Grid-scale storage technologies: technical view

This is the second post in a series on long-duration energy storage.

As mentioned in Part 1 of this post on grid-scale energy storage, pumped-storage hydropower (PSH) and lithium-ion (Li-ion) batteries are already deployed as storage technologies on the grid. So if we just install more of these, then that will be problem solved, right? The short answer is, unfortunately, no. Li-ion batteries are only really suited to short storage durations before they become too expensive to be favourable. And whilst PSH can be more economical for longer-durations, it is site-limited. In this technology deep-dive, we give a short introduction to some of the key existing and emerging technologies, and who the key players are in this space.

There are several key parameters that we need to consider in order to evaluate storage technologies:

- Rated power (W)

- Energy capacity (Wh)

- Round-trip efficiency (%)

- Levelised cost of storage per kWh (this will vary as a function of the above metrics)

Energy storage systems are typically defined by the rated power (or installed capacity) and the energy capacity. The rated power is measured in Watts (W) and measures the amount of power that can be generated instantaneously by a given source. The energy capacity is measured in Watt-hours (Wh). So a battery with a power rating of 10 MW and an energy capacity of 20 MWh can discharge all of its stored energy at maximum power in 2 hours (the discharge duration). The other key metrics we will consider here is the round-trip efficiency (or RTE), i.e. the proportion of energy (as a %) returned to the grid during a charge–discharge cycle. Discharge efficiency and cost per kWh were identified as the most important metrics for economic viability in this MIT study.

# [DIRECTIVE 1]
According to the grid-scale storage text, which two metrics did the MIT study identify as most important for economic viability?
# [DIRECTIVE 2]
Render this sentence from the grid-scale storage text in Spanish: "The energy capacity is measured in Watt-hours (Wh)."
# [DIRECTIVE 3]
Reproduce word for word the portion of the grid-scale storage text that opens with the words containing "As mentioned in" and closes with "in this space.".

# [RECORD EXCERPTS]
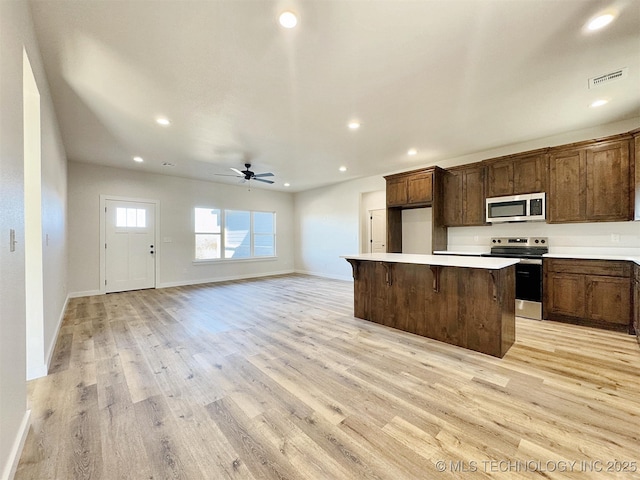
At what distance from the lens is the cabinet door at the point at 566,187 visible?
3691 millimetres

==

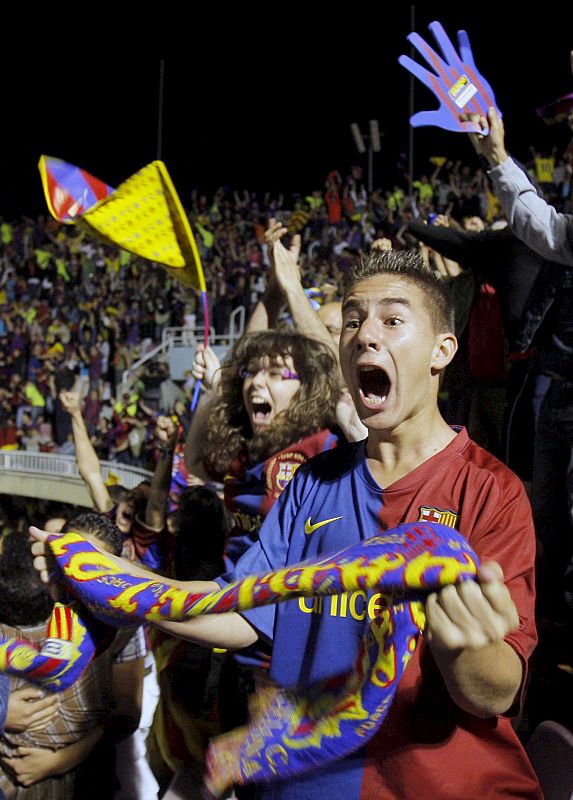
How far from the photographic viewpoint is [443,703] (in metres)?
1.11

* * *

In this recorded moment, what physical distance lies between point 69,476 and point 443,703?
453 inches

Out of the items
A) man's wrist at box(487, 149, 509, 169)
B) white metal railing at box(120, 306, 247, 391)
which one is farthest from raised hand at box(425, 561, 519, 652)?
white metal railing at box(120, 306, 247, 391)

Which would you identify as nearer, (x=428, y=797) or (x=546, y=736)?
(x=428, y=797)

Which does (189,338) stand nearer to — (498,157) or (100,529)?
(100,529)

# [EXPECTED OUTPUT 1]
Discharge efficiency and cost per kWh.

# [EXPECTED OUTPUT 2]
La capacidad energética se mide en vatios-hora (Wh).

# [EXPECTED OUTPUT 3]
As mentioned in Part 1 of this post on grid-scale energy storage, pumped-storage hydropower (PSH) and lithium-ion (Li-ion) batteries are already deployed as storage technologies on the grid. So if we just install more of these, then that will be problem solved, right? The short answer is, unfortunately, no. Li-ion batteries are only really suited to short storage durations before they become too expensive to be favourable. And whilst PSH can be more economical for longer-durations, it is site-limited. In this technology deep-dive, we give a short introduction to some of the key existing and emerging technologies, and who the key players are in this space.